Other collaborators include Sam Fischer and Warpaint’s Stella Mozgawa, who recorded the drums for standout single ‘Dark Parts’ - a murky pop number recorded in the unconventional meter of 7/8 - from her Joshua Tree studio. Despite the diverse background of each collaborator on Batflowers, Washington puts her executive decisions behind forming the sound of the record down to one prime motivator.
“When we went into lockdown, I just kind of thought of all these people and was like hypothetically, if it was the end of the world and you wanted to make an album, who would you call? So I just called all my favourite people and people that I wanted to make music with.”

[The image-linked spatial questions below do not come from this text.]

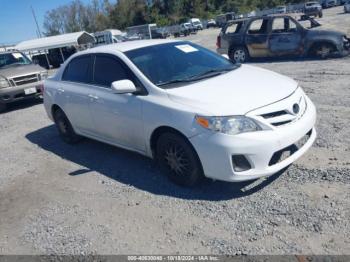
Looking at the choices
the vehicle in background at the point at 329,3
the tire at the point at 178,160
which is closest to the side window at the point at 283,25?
the tire at the point at 178,160

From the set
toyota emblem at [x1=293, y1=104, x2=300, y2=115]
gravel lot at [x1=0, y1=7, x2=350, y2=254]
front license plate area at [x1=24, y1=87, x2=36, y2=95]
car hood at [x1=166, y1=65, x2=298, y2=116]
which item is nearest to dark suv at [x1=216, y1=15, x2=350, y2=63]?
gravel lot at [x1=0, y1=7, x2=350, y2=254]

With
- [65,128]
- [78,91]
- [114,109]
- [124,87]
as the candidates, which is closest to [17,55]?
[65,128]

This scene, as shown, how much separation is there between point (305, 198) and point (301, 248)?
82 centimetres

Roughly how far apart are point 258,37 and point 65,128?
8.75 meters

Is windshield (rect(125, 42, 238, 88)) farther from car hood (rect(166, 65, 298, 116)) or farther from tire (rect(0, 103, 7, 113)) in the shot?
tire (rect(0, 103, 7, 113))

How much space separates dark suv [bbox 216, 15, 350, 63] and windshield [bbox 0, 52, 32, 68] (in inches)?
282

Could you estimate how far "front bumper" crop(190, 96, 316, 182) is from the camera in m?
3.62

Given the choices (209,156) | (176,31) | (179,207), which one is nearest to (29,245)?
(179,207)

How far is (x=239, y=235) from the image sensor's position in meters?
3.34

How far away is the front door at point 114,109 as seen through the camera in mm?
4555

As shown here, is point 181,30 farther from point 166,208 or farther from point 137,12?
point 166,208

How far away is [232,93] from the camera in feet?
13.1

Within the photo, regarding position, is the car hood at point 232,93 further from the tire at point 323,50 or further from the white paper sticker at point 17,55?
the white paper sticker at point 17,55

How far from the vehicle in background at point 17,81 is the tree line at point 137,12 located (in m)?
70.8
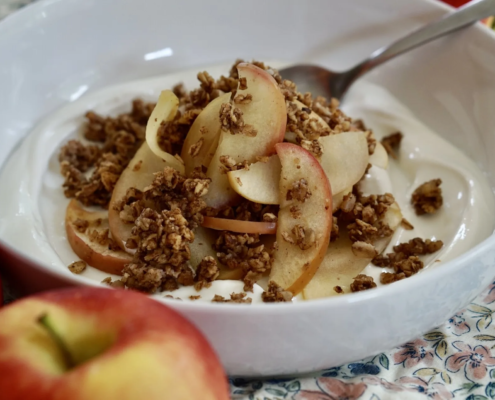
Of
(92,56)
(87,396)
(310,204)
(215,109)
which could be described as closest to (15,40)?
(92,56)

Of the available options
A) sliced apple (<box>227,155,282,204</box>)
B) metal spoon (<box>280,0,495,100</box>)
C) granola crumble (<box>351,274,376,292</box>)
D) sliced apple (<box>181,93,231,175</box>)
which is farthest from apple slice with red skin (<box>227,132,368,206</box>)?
metal spoon (<box>280,0,495,100</box>)

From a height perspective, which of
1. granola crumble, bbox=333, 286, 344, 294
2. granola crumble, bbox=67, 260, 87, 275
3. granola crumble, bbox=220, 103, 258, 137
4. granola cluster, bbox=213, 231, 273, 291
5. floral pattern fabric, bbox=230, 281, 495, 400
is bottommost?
floral pattern fabric, bbox=230, 281, 495, 400

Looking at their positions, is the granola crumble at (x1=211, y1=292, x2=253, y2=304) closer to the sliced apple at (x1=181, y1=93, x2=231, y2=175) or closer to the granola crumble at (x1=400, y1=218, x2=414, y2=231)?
the sliced apple at (x1=181, y1=93, x2=231, y2=175)

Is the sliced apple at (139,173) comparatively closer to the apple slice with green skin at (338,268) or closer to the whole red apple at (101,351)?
the apple slice with green skin at (338,268)

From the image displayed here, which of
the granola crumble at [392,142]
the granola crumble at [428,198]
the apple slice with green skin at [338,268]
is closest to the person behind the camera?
the apple slice with green skin at [338,268]

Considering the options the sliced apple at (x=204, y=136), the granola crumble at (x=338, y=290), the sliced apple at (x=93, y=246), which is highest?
the sliced apple at (x=204, y=136)

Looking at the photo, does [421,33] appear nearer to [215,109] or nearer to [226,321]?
[215,109]

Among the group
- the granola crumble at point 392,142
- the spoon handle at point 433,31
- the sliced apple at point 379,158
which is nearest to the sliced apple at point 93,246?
the sliced apple at point 379,158
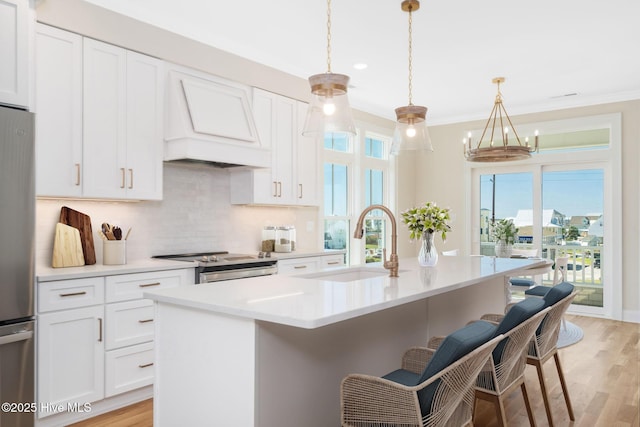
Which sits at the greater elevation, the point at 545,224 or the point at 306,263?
the point at 545,224

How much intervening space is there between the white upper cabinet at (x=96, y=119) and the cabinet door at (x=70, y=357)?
0.87m

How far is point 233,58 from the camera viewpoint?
14.4ft

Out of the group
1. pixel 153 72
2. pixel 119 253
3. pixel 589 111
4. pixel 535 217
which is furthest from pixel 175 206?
pixel 589 111

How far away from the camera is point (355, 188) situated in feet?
20.6

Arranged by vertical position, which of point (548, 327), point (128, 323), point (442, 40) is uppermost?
point (442, 40)

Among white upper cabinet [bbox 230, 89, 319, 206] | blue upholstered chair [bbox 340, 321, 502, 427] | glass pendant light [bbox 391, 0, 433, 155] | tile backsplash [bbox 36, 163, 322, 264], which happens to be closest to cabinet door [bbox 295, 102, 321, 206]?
white upper cabinet [bbox 230, 89, 319, 206]

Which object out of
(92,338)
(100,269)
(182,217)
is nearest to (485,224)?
(182,217)

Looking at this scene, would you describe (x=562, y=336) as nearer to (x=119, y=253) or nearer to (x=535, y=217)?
(x=535, y=217)

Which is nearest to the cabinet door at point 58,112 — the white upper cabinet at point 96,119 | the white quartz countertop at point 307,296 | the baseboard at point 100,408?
the white upper cabinet at point 96,119

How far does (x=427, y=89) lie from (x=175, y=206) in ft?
11.2

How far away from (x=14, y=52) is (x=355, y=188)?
173 inches

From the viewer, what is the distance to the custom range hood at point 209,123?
3.73 meters

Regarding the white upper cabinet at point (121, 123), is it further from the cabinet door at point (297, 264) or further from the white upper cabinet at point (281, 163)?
the cabinet door at point (297, 264)

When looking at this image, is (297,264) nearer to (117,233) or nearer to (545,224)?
(117,233)
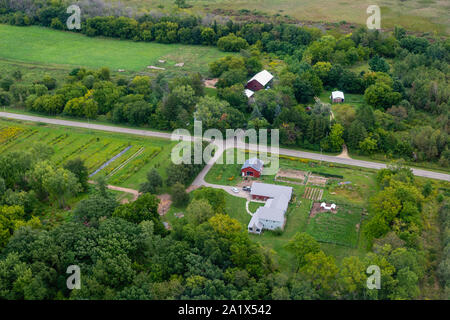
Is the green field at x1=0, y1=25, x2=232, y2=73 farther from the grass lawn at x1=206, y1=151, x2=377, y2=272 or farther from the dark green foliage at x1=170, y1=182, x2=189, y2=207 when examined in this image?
the dark green foliage at x1=170, y1=182, x2=189, y2=207

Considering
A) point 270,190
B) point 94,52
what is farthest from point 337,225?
point 94,52

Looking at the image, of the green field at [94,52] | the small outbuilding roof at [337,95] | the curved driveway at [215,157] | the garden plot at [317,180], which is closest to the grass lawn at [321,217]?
the garden plot at [317,180]

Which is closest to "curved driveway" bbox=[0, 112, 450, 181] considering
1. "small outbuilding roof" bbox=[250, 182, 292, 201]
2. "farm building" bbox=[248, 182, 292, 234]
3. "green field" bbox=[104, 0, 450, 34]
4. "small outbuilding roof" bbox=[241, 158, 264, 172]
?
"small outbuilding roof" bbox=[241, 158, 264, 172]

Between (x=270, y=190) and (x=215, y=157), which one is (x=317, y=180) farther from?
(x=215, y=157)

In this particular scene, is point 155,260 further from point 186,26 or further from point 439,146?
point 186,26

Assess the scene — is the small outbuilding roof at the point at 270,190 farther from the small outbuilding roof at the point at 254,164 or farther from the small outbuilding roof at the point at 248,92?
the small outbuilding roof at the point at 248,92
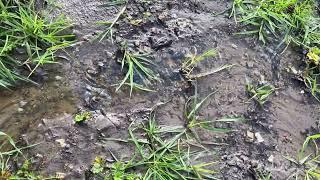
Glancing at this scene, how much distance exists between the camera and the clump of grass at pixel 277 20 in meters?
2.89

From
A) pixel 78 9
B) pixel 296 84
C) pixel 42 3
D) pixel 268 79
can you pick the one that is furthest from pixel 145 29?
pixel 296 84

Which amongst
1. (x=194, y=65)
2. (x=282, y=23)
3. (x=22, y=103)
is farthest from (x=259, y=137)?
(x=22, y=103)

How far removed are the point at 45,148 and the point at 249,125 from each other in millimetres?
1211

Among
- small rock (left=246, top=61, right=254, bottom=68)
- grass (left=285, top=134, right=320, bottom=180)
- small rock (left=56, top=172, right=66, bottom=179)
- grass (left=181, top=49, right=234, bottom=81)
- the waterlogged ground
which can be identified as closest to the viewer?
small rock (left=56, top=172, right=66, bottom=179)

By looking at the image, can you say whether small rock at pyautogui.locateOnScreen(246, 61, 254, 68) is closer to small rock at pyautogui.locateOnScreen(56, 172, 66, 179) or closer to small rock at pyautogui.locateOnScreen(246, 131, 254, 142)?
small rock at pyautogui.locateOnScreen(246, 131, 254, 142)

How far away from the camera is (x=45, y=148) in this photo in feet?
7.77

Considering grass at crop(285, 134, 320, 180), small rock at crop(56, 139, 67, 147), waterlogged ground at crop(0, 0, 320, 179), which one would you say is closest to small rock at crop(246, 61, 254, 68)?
waterlogged ground at crop(0, 0, 320, 179)

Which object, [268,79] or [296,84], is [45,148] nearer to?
[268,79]

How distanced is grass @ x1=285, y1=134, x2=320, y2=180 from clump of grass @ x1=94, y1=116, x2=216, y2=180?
54 cm

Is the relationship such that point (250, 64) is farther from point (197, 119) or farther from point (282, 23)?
point (197, 119)

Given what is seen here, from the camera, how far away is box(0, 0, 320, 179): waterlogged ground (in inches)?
95.5

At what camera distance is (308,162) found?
260 cm

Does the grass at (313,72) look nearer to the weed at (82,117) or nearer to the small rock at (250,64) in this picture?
the small rock at (250,64)

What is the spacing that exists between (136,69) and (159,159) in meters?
0.58
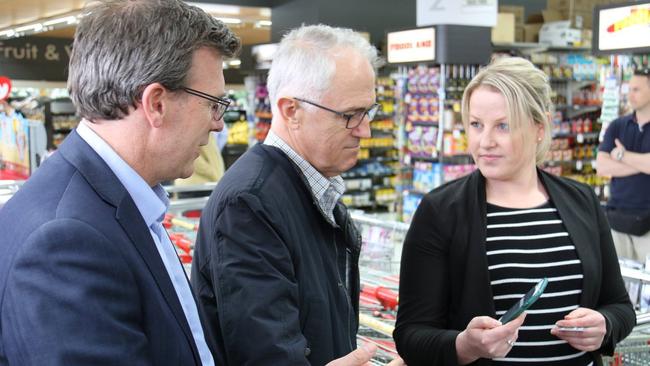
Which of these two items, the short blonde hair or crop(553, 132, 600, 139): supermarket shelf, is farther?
crop(553, 132, 600, 139): supermarket shelf

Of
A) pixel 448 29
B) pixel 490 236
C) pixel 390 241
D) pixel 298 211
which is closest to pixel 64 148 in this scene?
pixel 298 211

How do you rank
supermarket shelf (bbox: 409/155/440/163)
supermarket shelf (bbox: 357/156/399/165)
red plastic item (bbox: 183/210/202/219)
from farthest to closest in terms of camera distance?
supermarket shelf (bbox: 357/156/399/165) < supermarket shelf (bbox: 409/155/440/163) < red plastic item (bbox: 183/210/202/219)

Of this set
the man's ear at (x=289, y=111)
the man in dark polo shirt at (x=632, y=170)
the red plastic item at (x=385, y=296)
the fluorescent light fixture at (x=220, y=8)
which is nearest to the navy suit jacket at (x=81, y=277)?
the man's ear at (x=289, y=111)

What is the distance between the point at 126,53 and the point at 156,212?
28cm

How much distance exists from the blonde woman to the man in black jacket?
0.23 meters

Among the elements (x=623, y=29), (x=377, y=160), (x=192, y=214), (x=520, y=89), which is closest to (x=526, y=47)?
(x=377, y=160)

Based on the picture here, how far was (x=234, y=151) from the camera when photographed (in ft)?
46.1

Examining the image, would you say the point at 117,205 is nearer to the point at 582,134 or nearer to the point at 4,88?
the point at 4,88

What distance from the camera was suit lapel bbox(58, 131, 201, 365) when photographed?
3.62 feet

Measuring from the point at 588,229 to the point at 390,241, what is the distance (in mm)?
1305

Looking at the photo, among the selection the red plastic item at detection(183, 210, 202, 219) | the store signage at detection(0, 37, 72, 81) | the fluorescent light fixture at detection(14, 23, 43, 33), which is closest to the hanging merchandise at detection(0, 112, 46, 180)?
the red plastic item at detection(183, 210, 202, 219)

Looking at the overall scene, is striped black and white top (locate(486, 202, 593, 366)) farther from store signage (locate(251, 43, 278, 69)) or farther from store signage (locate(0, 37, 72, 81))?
store signage (locate(0, 37, 72, 81))

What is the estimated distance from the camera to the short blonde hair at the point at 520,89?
6.23 feet

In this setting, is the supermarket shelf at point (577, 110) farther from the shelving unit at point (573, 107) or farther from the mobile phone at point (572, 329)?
the mobile phone at point (572, 329)
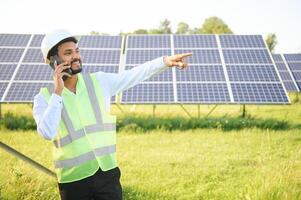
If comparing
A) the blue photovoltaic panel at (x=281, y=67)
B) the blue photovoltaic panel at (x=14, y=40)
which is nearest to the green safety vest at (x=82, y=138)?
the blue photovoltaic panel at (x=14, y=40)

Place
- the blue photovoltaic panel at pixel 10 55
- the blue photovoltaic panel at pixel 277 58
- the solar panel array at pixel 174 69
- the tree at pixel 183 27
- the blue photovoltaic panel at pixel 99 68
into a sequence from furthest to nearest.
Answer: the tree at pixel 183 27 → the blue photovoltaic panel at pixel 277 58 → the blue photovoltaic panel at pixel 10 55 → the blue photovoltaic panel at pixel 99 68 → the solar panel array at pixel 174 69

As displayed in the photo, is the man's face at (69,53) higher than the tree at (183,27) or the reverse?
higher

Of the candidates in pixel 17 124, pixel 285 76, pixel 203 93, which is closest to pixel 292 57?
pixel 285 76

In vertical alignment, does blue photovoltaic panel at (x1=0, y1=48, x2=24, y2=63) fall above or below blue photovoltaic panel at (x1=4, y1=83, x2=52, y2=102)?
below

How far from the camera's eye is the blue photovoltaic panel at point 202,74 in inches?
530

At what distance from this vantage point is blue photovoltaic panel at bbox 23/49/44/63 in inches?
573

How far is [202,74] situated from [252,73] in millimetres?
1688

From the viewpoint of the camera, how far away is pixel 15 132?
34.4ft

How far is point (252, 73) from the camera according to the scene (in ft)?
44.8

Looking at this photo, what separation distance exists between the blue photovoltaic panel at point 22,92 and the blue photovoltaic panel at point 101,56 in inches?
91.2

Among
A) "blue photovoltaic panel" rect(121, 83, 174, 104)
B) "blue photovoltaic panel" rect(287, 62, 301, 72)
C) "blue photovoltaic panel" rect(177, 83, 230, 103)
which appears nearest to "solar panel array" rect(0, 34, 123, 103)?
"blue photovoltaic panel" rect(121, 83, 174, 104)

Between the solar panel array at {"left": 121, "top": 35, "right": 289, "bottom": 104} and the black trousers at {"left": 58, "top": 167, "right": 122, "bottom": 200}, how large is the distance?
8.92 meters

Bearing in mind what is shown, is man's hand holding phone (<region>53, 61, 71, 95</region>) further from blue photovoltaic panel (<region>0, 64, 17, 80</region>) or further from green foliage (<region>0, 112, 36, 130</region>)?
blue photovoltaic panel (<region>0, 64, 17, 80</region>)

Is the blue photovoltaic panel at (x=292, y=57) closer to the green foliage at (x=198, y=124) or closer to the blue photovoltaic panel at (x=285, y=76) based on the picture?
the blue photovoltaic panel at (x=285, y=76)
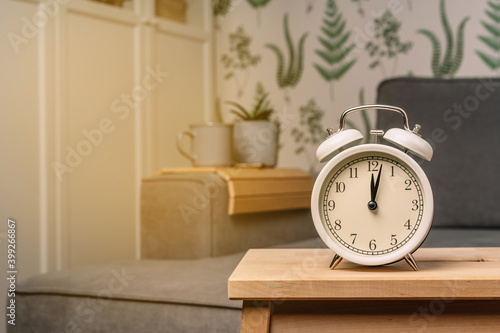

Pieced together from all corners of the world via email, Batflowers is by all means a testament to the power of modern communications, with Washington extolling the virtues of remote collaboration through digital networks as an incredibly liberating creative tool. She reveals that through learning to engineer her own vocals, she’s become increasingly independent in the studio, which has in itself has presented her with an exciting new way to approach her songwriting - so much so, in fact, that she’s even working on her next album right now.
“I no longer need to write with the engineers in the room. I can just engineer my shit myself, and just send it to people like Sam Dixon or John Congleton, who then like actually produce it,” she says. “I don’t have to do any of that shit now, which is great, because it’s so much more freeing. Now, I don’t have to sit at the piano or the guitar, I can literally just sit at my computer and dream it up.”
From her ascension to local pop stardom in the early 2010s through to her work with ABC TV’s Bluey and Warwick Thornton’s documentary series The Beach, it’s fair to say that Washington is a creative powerhouse in every sense of the word, and her frustration with the media’s malignment of her medium is strikingly evident. To her, art has emerged as the saving grace of our new reality - isolated from the world around us, it’s really all we can do to keep mattering as a whole.
“Like Nietzsche said, ‘we have art in order not to die of the truth’, and I think it’s really funny that all those newspapers are saying that the number one most redundant or non-essential worker are artists,” Washington scoffs. “What a pile of shit! Everyone’s just watching Netflix all day, or listening to the radio or the news or whatever. We need the media, but the media aren’t artists; they’re journalists and that’s a different thing.
“People need us, they’re bored sideways. The last time the world needed art so much, it was the fucking war. I just felt like there was this absolute galvanising energy with a lot of my friends when this happened and we felt like we just had to do what we do more urgently, because otherwise what are people going to listen to? TikTok songs?”
Batflowers is out now via Island Records Australia.